Brasilien: Täuschung und Missbrauch mit CO2-Ausgleichsprojekten im Amazonasregenwald

Luftaufnahme mit Wolken von einem sich durch einen Regenwald schlängelnden Fluss Amazonasregenwald im Bundesstaat Pará (© Felipe Werneck/Ibama/CC BY-SA2.0)

19.10.2023

In Portel im Amazonasgebiet haben Kohlenstoffhändler offenbar widerrechtlich Gutschriften für Regenwaldflächen verkauft, die im staatlichen Besitz sind und von lokalen Gemeinschaften bewohnt werden. Zudem sollen die Betreiber keine effektiven Kontrollen in den Waldgebieten durchgeführt, die Bevölkerung getäuscht und mit Almosen abgespeist haben.

Die Öffentliche Verteidigungsbehörde des brasilianischen Bundesstaates Pará (Defensoria Pública do Estado do Pará) hat fünf Klagen gegen die Präfektur von Portel und mehrere in- und ausländische Unternehmen eingereicht, die Kohlenstoff-Ausgleichsprojekte im Regenwald von Portel betreiben, und fordert deren Aufhebung.
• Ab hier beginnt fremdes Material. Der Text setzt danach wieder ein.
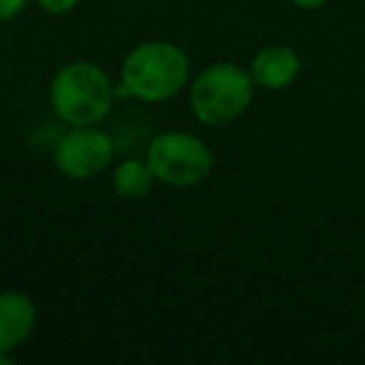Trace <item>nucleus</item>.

Die Behörde will damit illegale CO2-Projekte verhindern, die ohne Genehmigung des Staates Pará durchgeführt werden und die Rechte der Gemeinden verletzen.
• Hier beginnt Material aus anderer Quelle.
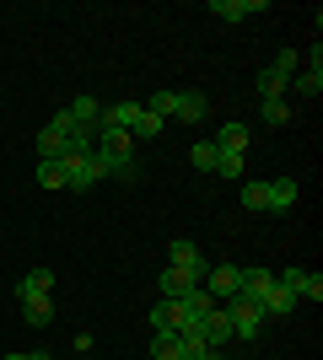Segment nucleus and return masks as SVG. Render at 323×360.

Aufgedeckt wurden die Fälle bereits im vergangenen Jahr durch das World Rainforest Movement (WRM) mit Sitz in Uruguay. Die Umwelt- und Menschenrechtsoganisation bezeichntete die Aktivitäten als "Kohlenstoff-Kolonialismus" und veröffentlichte zahlreiche Unregelmäßigkeiten und fragwürdige Praktiken.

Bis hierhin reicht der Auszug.